Bei dem Fund handelt es sich um eine flächig retuschierte Klin­ge aus beigefarbenem, südalpi­nem Silex (aus dem Bereich zwischen Nonsberg und Lessinischen Bergen stammend). Die Länge der Klinge beträgt 6,1 cm, die Breite schwankt zwischen 1,1 und 1,5 cm. Der Klingenrücken ist unmerklich gekrümmt, die Schneide leicht bogig eingebuchtet. Das Besondere an dieser Klinge ist aber der sogenannte ,,Sichelglanz", das sind die stärker glänzenden Stellen an der Schneide, die beim Ernten des Getreides durch das ständige Fegen der Steinklinge an den siliziumhaltigen Getreidehalmen entstanden waren. Durch den ,,Sichelglanz" ist dieses Feuersteingerät eindeutig als Einsatzklinge einer zweiteiligen Sichel ausgewiesen, d.h. einer aus Holz geschnitzten Sichel-Schäftung, in deren Falz mittels Birkenteer mehrere aneinandergereihte Silexklingen eingeklebt waren, die somit eine durchgehende Schneide ergaben. Entsprechende Originalfunde von mehr oder weniger vollständig erhaltenen Holzsicheln mit Steinbesatz kennt man hauptsächlich aus schweizerischen und österreichischen Pfahlbauten. Im Trentino wurden mehrere kunstfertig gearbeitete Sicheln dieses Typs in den bronzezeitlichen Pfahlbausiedlungen von Ledro und Fiavè in Judikarien ausgegraben, daneben aber vor allem Unmengen an lo­sen Sichelelementen.


Aufhofen gegen Ahmtal mit Keil­bachspitze und Löffler

Auch aus Südtirol stammen etwa zwei Dutzend Sichelklingen. Holzteile von Sicheln konnten bis jetzt (aus Mangel an Pfahlbauten) aber noch nicht geborgen werden. Aus dem Pustertal, dem Tauferer­tal und den Dolomitentälern sind vor allem die Sichel-Einsatzklingen von der Sonnenburg und vom Mühlstetter Waldele bei St. Loren­zen, von St. Walburg bei Kematen, von Sotciastel in Abtei und vom Lec Sant in Gröden bekannt. Der Großteil dieser Funde dürfte der Frühen und Mittleren Bronzezeit (ca. 2000-1300 v. Chr.) angehören, vereinzelte Stücke, wie jenes vom Mühlstetter Waldele mögen noch in die Späte Kupferzeit (ca. 2500-2000 v. Chr.) zu datieren sein.


Sichel aus Holz mit eingeklebten Feuer­steinklingen. Aus dem Pfahlbau von Fiave (Trentino). Nach Renato Perini

Siedlungsgeschichtlich kommt der Sichelklinge von Aufhofen insofern eine besondere Bedeutung zu, als aus dieser Gegend bisher noch nie ein bronzezeitlicher Fund vermeldet wurde.

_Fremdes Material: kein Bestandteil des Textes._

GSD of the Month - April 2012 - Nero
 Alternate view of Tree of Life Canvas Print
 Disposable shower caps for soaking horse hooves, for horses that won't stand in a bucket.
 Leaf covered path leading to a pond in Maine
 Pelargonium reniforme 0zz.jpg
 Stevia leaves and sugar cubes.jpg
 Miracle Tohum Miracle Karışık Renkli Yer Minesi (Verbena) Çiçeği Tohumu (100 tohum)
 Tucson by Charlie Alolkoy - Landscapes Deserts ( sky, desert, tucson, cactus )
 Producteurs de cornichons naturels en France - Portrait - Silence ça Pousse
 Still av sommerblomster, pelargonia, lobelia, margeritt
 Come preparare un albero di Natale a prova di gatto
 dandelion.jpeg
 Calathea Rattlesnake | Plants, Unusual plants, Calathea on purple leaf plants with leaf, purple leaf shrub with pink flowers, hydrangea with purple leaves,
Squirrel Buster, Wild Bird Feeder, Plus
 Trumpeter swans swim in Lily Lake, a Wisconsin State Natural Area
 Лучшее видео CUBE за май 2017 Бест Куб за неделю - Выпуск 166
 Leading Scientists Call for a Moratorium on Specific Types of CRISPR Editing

Die näch­sten bekannten Siedlungen der Älteren Bronzezeit liegen auf dem Kehlburgerbühel und der Gaisin­ger Pipe bei Gais, sowie auf der Kleinen und Großen Pipe bei St. Georgen. Unter der Herkunftsan­gabe Aufhofen ist bislang überhaupt erst ein leicht angeschmol­zenes Bronzebeil mit Kreisaugen­verzierung aus der Älteren Eisen­zeit (ca. 600 v. Chr.) bekannt geworden (Abb.), von dem man aber leider nicht weiß, wo es wirklich gefunden wurde.

Undurchsichtig bleibt auch, was es mit dem kleinen flach-runden, offenbar künstlich polierten Serpentinstein auf sich hat, den Franz Waschgler vor etlichen Jah­ren am Weg zwischen Gänsbichl und Huber unterm Berg aufgele­sen hat. Eine ganz ähnliche Stein­Rundel (Glättstein oder Spielstein?) hatten wir erst im vergangenen Sommer in einer Baulichkeit aus der Älteren Eisenzeit auf der Stocker Stole bei St. Lorenzen ausgegraben.


Steinrundeln aus Serpentin, im Querschnitt elliptisch. Links: Dietenheim, rechts: St. Lorenzen Stocker Stole. Durchmesser: 3,8 - 4,0 cm

Auffallend ist aber immerhin, dass an der sonnigen Berglehne zwischen Aufhofen und Luns mehrere sogenannte Schalensteine entdeckt wurden - so am Westabhang des Gänsbichls, in einem Waldstück oberhalb Dietenheim nahe dem Amater Weg und in einem Lärchenwäldchen zwischen Luns und den Kröllhöfen - die z.T. noch aus vorgeschichtlichen Zeiten stammen könnten. Gerade die klimatisch überaus günstige Lage der Gegend zwischen Dietenheim und Aufhofen macht es sehr wahrscheinlich, dass sich hier schon sehr früh Siedler niedergelassen haben, wenngleich bis heute deren Spuren noch nicht recht erkannt wurden. Ein erster konkreter Hinweis auf die bronzezeitliche Bewirtschaftung dieser Gegend ergibt sich aber jedenfalls aus der neu aufgefundenen Sichelklinge und es wäre durchaus möglich, dass sich hier - im Ortskern von Aufhofen - eine Niederlassung aus der Bronzezeit verbirgt. Gerade die archäologischen Forschungen der letzten Jahre haben ergeben, dass Bronzezeit-Siedlungen nicht nur auf wehrhaften Hügelkuppen, sondern zuweilen auch auf Schuttkegeln und Hangflächen angelegt worden waren.